THE DATA ->
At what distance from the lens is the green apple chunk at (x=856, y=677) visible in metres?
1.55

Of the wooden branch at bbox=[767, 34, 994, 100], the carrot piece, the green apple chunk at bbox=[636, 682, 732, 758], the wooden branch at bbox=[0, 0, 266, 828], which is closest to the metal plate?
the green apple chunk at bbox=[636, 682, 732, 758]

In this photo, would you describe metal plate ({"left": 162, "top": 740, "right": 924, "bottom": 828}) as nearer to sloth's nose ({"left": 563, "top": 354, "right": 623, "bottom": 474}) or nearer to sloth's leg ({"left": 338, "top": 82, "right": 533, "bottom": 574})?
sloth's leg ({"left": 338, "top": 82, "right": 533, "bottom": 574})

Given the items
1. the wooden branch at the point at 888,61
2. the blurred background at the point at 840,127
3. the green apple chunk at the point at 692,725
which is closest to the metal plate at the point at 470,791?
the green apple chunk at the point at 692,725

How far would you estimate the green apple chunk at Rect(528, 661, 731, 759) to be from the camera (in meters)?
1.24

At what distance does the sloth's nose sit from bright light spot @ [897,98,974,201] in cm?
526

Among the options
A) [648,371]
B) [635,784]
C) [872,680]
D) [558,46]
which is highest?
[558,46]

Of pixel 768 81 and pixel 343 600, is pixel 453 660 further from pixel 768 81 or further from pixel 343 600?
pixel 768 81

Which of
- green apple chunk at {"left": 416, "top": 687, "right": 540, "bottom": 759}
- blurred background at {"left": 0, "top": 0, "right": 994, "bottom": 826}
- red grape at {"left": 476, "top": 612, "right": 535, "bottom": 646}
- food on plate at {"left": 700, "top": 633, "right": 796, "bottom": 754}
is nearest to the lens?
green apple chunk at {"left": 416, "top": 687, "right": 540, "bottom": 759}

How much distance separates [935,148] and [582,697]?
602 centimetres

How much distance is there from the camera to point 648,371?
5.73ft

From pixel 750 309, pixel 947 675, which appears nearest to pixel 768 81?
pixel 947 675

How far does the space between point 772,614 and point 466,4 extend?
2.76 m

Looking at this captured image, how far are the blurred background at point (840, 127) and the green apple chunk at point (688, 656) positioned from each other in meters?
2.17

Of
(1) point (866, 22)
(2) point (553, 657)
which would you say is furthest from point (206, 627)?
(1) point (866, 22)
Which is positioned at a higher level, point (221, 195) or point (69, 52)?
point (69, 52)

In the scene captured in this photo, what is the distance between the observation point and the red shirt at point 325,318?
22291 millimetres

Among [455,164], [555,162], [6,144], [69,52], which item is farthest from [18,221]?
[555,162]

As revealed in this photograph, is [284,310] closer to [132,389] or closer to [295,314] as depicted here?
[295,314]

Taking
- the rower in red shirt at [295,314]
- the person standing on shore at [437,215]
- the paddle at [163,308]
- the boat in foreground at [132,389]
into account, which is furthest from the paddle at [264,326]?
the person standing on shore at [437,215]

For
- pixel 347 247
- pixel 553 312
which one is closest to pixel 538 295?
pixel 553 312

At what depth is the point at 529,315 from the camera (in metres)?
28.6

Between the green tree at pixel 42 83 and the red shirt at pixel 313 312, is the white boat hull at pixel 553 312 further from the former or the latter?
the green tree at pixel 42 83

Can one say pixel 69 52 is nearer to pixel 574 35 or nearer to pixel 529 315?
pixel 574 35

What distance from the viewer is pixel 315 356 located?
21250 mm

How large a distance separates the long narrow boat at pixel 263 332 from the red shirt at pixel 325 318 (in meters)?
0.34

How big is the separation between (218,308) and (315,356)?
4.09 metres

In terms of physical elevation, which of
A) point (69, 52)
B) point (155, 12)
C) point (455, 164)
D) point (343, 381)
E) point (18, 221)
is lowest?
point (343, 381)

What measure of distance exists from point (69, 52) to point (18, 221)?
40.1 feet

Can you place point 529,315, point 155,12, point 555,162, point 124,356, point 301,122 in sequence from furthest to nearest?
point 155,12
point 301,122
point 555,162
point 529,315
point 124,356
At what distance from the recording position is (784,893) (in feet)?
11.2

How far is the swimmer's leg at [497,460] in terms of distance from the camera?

EXERCISE -> Copy all the entries verbatim.

RESPONSE TO THIS EXERCISE ->
At what distance from the lens is the green apple chunk at (x=856, y=677) visible in metres?
1.55

Of the wooden branch at bbox=[767, 34, 994, 100], the carrot piece, the green apple chunk at bbox=[636, 682, 732, 758], the wooden branch at bbox=[0, 0, 266, 828], which is closest to the metal plate?
the green apple chunk at bbox=[636, 682, 732, 758]

In this photo, would you describe metal plate ({"left": 162, "top": 740, "right": 924, "bottom": 828}) as nearer to sloth's nose ({"left": 563, "top": 354, "right": 623, "bottom": 474}) or nearer to sloth's leg ({"left": 338, "top": 82, "right": 533, "bottom": 574})?
sloth's leg ({"left": 338, "top": 82, "right": 533, "bottom": 574})

Given the items
1. the wooden branch at the point at 888,61
2. the blurred background at the point at 840,127
3. the green apple chunk at the point at 692,725
which is closest to the metal plate at the point at 470,791?
the green apple chunk at the point at 692,725

How far would you estimate the green apple chunk at Rect(528, 661, 731, 759) to be from the camera (in meters)?
1.24

At what distance does the sloth's nose sit from bright light spot @ [897,98,974,201] in cm?
526

Among the options
A) [648,371]
B) [635,784]
C) [872,680]
D) [558,46]
which is highest?
[558,46]

Of pixel 768 81 and pixel 343 600, is pixel 453 660 further from pixel 768 81 or further from pixel 343 600?
pixel 768 81

Which of
- green apple chunk at {"left": 416, "top": 687, "right": 540, "bottom": 759}
- blurred background at {"left": 0, "top": 0, "right": 994, "bottom": 826}
- red grape at {"left": 476, "top": 612, "right": 535, "bottom": 646}
- food on plate at {"left": 700, "top": 633, "right": 796, "bottom": 754}
is nearest to the lens?
green apple chunk at {"left": 416, "top": 687, "right": 540, "bottom": 759}

How much distance separates [935,148] and [582,697]?
602 centimetres

How much distance is there from the camera to point 648,371?
5.73ft

From pixel 750 309, pixel 947 675, which appears nearest to pixel 768 81?
pixel 947 675

How far does the space between point 772,614 and point 466,4 extend?
2.76 m

Looking at this captured image, how far are the blurred background at point (840, 127) and the green apple chunk at point (688, 656) positioned from each other in meters?
2.17

Of
(1) point (866, 22)
(2) point (553, 657)
which would you say is furthest from point (206, 627)?
(1) point (866, 22)
Which is positioned at a higher level, point (221, 195) or point (69, 52)?
point (69, 52)

In the scene captured in this photo, what is the distance between the observation point and the red shirt at point 325,318?
22291 millimetres

Among [455,164], [555,162], [6,144], [69,52], which item is farthest from [18,221]?
[555,162]

As revealed in this photograph, is [284,310] closer to [132,389] or closer to [295,314] as depicted here?
[295,314]

Taking
- the rower in red shirt at [295,314]
- the person standing on shore at [437,215]
- the paddle at [163,308]
- the boat in foreground at [132,389]
into account, which is furthest from the paddle at [264,326]?
the person standing on shore at [437,215]

For
- pixel 347 247
- pixel 553 312
which one is closest to pixel 538 295?
pixel 553 312

At what depth is the point at 529,315 from the camera (in metres)?
28.6

Between the green tree at pixel 42 83 and the red shirt at pixel 313 312, is the white boat hull at pixel 553 312 further from the former or the latter?
the green tree at pixel 42 83

Can one say pixel 69 52 is nearer to pixel 574 35 or nearer to pixel 529 315?
pixel 574 35

What distance from the viewer is pixel 315 356 located?
21250 mm

How large a distance separates the long narrow boat at pixel 263 332 from the red shirt at pixel 325 318 (in meters)?
0.34

How big is the separation between (218,308) and (315,356)?
4.09 metres

In terms of physical elevation, which of
A) point (69, 52)
B) point (155, 12)
C) point (455, 164)
D) point (343, 381)
E) point (18, 221)
is lowest?
point (343, 381)

What measure of distance exists from point (69, 52) to point (18, 221)?
40.1 feet

Can you place point 529,315, point 155,12, point 555,162, point 124,356, point 301,122 in sequence from furthest to nearest?
point 155,12
point 301,122
point 555,162
point 529,315
point 124,356
At what distance from the recording position is (784,893) (in feet)?
11.2

How far is the swimmer's leg at [497,460] in terms of distance from the camera?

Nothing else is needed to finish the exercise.